Dataset entries
# # # # # # #

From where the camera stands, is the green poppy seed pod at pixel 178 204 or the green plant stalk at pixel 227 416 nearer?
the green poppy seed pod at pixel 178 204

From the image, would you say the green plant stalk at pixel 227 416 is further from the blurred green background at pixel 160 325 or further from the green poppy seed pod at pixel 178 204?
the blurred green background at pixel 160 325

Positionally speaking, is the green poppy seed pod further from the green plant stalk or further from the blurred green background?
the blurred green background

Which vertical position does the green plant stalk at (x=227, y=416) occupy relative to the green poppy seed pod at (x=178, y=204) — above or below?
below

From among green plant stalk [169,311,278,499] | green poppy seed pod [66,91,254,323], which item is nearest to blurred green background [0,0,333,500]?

# # # # # # #

» **What you are asked to do**
Return every row above unchanged, character for character.

» **Complete response**
From where the camera stands, is the green poppy seed pod at pixel 178 204 or the green plant stalk at pixel 227 416 nearer?
the green poppy seed pod at pixel 178 204

From the image, would you say the green plant stalk at pixel 227 416 is further from the blurred green background at pixel 160 325 or further from the green poppy seed pod at pixel 178 204?
the blurred green background at pixel 160 325

Positionally speaking, is the green poppy seed pod further from the green plant stalk or further from the blurred green background?
the blurred green background

Which vertical position does the green plant stalk at (x=227, y=416) occupy relative to the green poppy seed pod at (x=178, y=204) — above or below?
below

From among green plant stalk [169,311,278,499] | green poppy seed pod [66,91,254,323], which item is nearest to blurred green background [0,0,333,500]?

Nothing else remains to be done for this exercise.